The alternative investment fund sector in India has been expanding at a rate that most people outside the financial world have not fully noticed yet. But regulators have. As of March 2026, there were 1,849 registered AIFs in India, up from just 732 in March 2021. That is a 135% jump in five years. Cumulative commitments raised by AIFs crossed Rs 15.74 lakh crore, and net investments stood at Rs 6.45 lakh crore, both growing at roughly 30% CAGR over the same period.

With that growth came a problem that was getting harder to ignore. The pipeline of applications was piling up faster than the system could process them. As of March 31, 2026, a total of 183 scheme applications were sitting pending with SEBI, 124 of them first scheme applications and 59 new scheme applications. Funds were ready to deploy capital. Investors were ready to commit. But the paperwork was slowing everything down.

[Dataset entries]
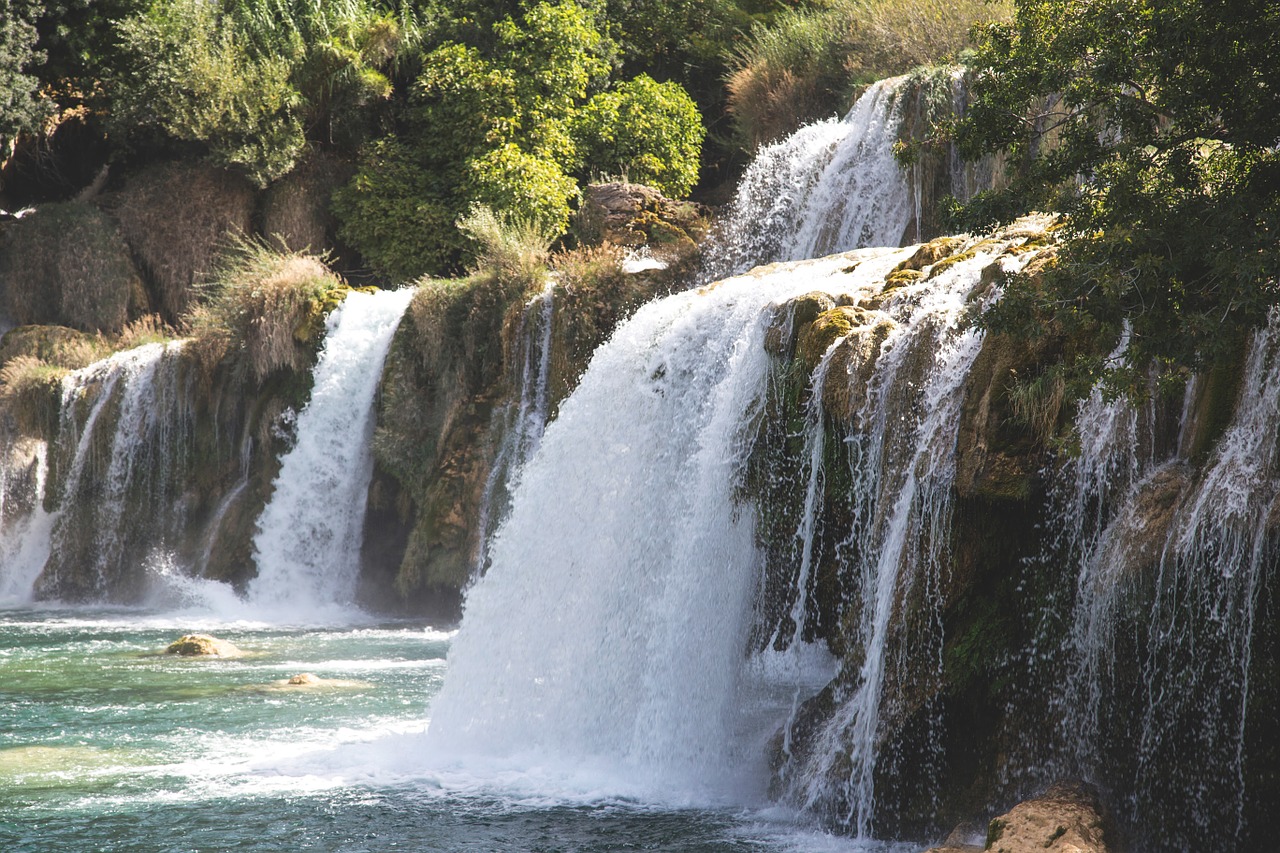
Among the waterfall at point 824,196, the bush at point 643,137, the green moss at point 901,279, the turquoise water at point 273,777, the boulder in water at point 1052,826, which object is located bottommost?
the turquoise water at point 273,777

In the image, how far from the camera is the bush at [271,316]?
2044 cm

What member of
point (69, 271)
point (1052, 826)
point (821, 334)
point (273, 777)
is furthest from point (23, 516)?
point (1052, 826)

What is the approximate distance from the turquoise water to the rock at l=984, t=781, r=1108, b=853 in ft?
4.30

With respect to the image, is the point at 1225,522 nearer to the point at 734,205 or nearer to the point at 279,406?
the point at 734,205

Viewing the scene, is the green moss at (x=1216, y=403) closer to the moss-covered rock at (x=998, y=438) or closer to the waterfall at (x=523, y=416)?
the moss-covered rock at (x=998, y=438)

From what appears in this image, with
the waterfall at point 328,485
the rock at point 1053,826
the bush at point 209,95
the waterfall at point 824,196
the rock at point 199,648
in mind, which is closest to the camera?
the rock at point 1053,826

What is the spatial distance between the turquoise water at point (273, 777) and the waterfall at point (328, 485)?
15.5 ft

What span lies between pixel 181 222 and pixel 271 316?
7700 mm

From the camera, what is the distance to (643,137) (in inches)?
979

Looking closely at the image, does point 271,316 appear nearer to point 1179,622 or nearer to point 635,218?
point 635,218

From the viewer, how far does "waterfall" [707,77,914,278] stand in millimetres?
16812

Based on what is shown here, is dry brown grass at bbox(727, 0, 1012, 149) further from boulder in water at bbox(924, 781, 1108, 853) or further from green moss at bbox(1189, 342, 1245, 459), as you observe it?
boulder in water at bbox(924, 781, 1108, 853)

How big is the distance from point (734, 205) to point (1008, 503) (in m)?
11.1

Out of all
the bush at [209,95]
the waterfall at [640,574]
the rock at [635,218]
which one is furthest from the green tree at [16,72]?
the waterfall at [640,574]
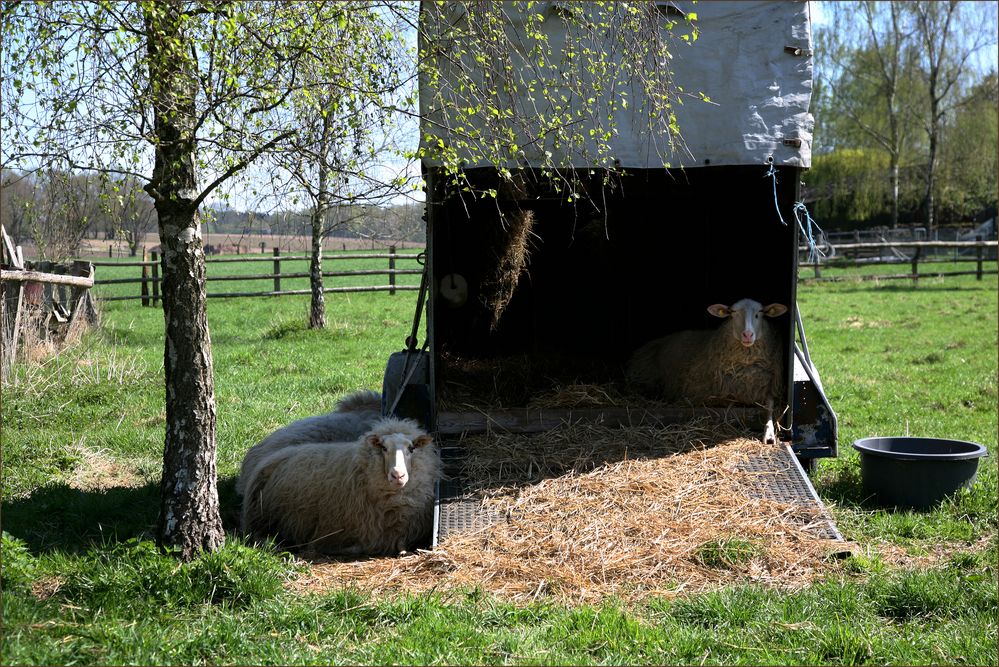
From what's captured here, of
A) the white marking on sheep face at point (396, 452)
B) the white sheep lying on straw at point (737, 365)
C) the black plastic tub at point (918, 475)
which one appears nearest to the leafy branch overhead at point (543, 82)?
the white sheep lying on straw at point (737, 365)

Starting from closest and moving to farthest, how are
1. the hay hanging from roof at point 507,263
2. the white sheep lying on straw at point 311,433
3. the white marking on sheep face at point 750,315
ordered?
the white sheep lying on straw at point 311,433 → the white marking on sheep face at point 750,315 → the hay hanging from roof at point 507,263

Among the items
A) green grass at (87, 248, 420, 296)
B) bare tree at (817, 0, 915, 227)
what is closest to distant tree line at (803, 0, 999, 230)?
bare tree at (817, 0, 915, 227)

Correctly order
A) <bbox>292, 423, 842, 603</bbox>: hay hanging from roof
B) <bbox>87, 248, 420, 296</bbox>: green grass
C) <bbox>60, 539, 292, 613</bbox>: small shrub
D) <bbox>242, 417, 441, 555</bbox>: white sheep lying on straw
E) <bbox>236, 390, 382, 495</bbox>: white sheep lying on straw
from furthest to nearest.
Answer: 1. <bbox>87, 248, 420, 296</bbox>: green grass
2. <bbox>236, 390, 382, 495</bbox>: white sheep lying on straw
3. <bbox>242, 417, 441, 555</bbox>: white sheep lying on straw
4. <bbox>292, 423, 842, 603</bbox>: hay hanging from roof
5. <bbox>60, 539, 292, 613</bbox>: small shrub

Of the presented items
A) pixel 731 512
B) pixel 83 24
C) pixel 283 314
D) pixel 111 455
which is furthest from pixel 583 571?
pixel 283 314

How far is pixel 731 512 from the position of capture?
6.03 m

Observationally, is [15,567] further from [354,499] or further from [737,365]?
[737,365]

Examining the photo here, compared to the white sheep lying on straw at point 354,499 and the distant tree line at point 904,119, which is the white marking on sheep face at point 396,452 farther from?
the distant tree line at point 904,119

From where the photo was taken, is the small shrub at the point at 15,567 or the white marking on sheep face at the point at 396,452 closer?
the small shrub at the point at 15,567

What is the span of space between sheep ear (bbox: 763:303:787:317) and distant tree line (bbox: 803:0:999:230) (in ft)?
94.8

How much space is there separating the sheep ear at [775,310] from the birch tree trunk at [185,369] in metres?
4.75

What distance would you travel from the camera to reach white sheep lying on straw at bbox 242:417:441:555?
6.08 metres

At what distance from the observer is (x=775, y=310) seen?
25.2ft

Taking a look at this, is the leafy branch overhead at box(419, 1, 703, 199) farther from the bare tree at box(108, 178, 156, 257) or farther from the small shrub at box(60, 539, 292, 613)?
the small shrub at box(60, 539, 292, 613)

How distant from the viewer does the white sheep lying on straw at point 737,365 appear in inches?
299
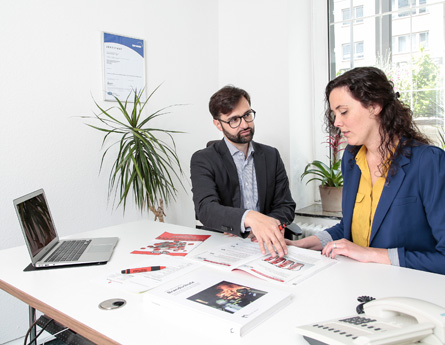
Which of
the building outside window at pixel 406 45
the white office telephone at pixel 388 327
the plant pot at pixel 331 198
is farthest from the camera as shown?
the plant pot at pixel 331 198

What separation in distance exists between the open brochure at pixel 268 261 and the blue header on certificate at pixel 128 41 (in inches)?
73.8

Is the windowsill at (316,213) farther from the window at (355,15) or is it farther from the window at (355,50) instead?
the window at (355,15)

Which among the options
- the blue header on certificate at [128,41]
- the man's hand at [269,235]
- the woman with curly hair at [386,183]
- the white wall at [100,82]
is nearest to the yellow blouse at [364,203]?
the woman with curly hair at [386,183]

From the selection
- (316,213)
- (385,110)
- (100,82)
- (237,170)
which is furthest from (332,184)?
(100,82)

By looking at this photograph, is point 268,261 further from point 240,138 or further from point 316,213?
point 316,213

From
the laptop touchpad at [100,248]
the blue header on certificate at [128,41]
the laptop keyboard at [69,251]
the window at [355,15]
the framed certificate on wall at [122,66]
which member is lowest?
the laptop keyboard at [69,251]

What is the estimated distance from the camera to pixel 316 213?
9.99 feet

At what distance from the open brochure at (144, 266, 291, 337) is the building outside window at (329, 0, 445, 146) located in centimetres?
233

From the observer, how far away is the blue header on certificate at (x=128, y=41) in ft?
9.03

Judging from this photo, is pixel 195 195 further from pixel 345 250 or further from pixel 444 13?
pixel 444 13

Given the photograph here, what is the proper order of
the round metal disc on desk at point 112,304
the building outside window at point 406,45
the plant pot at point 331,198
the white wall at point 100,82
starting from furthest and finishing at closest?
1. the plant pot at point 331,198
2. the building outside window at point 406,45
3. the white wall at point 100,82
4. the round metal disc on desk at point 112,304

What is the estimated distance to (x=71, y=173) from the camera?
102 inches

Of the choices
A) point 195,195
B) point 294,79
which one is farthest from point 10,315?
point 294,79

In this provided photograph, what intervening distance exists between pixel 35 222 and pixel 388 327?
53.2 inches
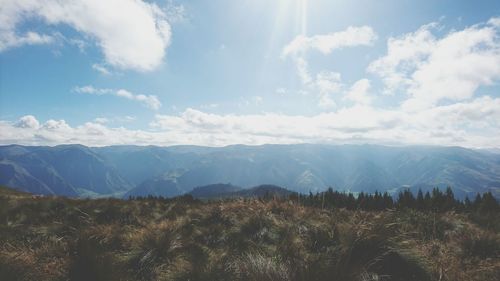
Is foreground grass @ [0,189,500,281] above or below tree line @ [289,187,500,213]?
above

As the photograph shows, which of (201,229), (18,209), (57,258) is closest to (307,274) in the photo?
(57,258)

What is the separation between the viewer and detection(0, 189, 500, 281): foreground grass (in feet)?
14.1

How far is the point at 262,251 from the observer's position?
6594mm

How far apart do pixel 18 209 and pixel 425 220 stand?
1834 cm

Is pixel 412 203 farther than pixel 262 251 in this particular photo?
Yes

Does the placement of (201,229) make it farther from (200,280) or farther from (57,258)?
(200,280)

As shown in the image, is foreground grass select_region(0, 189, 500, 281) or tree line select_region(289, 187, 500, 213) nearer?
foreground grass select_region(0, 189, 500, 281)

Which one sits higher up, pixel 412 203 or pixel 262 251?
pixel 262 251

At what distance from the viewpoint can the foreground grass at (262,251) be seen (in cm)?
429

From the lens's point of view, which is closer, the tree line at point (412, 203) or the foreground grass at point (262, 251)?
the foreground grass at point (262, 251)

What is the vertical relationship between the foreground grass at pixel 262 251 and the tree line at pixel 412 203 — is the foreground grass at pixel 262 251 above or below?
above

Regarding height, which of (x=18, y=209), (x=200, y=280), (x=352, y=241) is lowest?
(x=18, y=209)

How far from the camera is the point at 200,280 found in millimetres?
4809

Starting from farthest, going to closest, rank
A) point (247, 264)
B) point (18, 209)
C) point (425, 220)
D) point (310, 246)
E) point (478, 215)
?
point (18, 209) → point (478, 215) → point (425, 220) → point (310, 246) → point (247, 264)
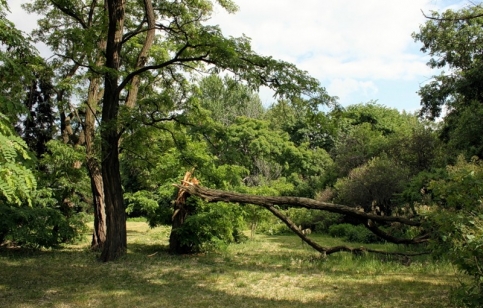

EXERCISE GOAL » List every date that the passage on India's alternative investment fund sector mentions.

RESULT » March 2026; March 2021; March 31, 2026